As for the recommendations for individual trusts, will the cost of implementation outweigh what could potentially be saved? It is unlikely that all trusts will have to start at the beginning and implement all recommendations as some will already be common practice. As for those yet to be implemented, a DST with a DISN could do much of this work without extra resources, as education of different staff groups and policy writing is already part of the DISN role. However, in 2006 only 51.4% of trusts employed a DISN (Sampson et al, 2007), yet there is a growing wealth of literature to suggest the role of the DISN can lead to efficiency savings (Cavan et al, 2001; Davies et al, 2001; National Diabetes Support Team, 2005; Sampson et al, 2006, Gayar et al, 2007).

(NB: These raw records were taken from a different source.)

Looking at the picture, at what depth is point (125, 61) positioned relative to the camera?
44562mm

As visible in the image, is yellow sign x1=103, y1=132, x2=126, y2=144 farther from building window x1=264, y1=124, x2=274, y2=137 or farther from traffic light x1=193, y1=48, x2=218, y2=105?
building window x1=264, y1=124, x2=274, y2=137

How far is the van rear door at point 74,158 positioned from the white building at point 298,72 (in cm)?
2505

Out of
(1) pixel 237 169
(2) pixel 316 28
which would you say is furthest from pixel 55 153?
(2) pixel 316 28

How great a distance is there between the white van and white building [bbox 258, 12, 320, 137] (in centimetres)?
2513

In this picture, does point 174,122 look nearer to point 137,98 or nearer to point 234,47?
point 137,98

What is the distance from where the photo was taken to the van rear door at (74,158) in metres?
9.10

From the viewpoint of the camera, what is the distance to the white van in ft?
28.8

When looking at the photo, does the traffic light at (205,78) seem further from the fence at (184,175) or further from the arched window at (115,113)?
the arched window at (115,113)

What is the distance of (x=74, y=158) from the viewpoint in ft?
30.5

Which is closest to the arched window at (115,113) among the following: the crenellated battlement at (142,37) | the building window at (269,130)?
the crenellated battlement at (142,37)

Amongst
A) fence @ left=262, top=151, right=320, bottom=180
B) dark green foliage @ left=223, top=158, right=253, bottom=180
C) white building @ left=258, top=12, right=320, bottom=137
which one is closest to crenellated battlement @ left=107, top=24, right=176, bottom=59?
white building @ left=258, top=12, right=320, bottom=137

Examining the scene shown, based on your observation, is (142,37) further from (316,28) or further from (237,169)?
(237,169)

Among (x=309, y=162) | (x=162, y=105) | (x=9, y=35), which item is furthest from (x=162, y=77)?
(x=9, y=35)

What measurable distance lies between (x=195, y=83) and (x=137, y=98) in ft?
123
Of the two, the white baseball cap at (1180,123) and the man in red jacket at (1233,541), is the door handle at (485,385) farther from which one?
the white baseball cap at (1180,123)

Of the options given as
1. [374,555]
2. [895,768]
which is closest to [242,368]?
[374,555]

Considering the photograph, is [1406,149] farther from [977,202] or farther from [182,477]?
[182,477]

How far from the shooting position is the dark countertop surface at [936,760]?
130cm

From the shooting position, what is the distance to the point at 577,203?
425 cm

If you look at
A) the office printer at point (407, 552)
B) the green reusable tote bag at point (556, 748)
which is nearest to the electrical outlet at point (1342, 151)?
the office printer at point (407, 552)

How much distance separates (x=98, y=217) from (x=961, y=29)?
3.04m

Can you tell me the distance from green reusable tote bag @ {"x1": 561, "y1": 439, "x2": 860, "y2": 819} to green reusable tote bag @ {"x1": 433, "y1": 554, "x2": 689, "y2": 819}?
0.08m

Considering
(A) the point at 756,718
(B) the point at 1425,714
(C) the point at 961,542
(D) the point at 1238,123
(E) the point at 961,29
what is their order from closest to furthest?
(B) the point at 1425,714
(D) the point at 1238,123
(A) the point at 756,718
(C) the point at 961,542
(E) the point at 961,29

There is a need to be realistic and be aware that not all trusts will have the financial or human resources to make all changes in the near future, but if each hospital undertook a baseline audit of insulin errors it could be decided which recommendations are likely to have the biggest impact and start there. Consequently, this should lead to a reduction in the number of referrals to the diabetes service and a reduction in diabetes-related excess length of stay, thereby making both efficiency and financial savings. 

It is clear from the sheer volume of incidents related to insulin errors that this is an area that needs attention from DSTs to improve patient safety. DISNs, with support from the multidisciplinary team, are perhaps in the best position to implement many of the recommended changes as they are already the visible link with staff working on hospital wards. If successfully implemented, appropriately audited and practices changed where required, the recommendations in this document should not only lead to improved safety, but also to better glycaemic control, reduced length of stay and overall improvements in patient satisfaction.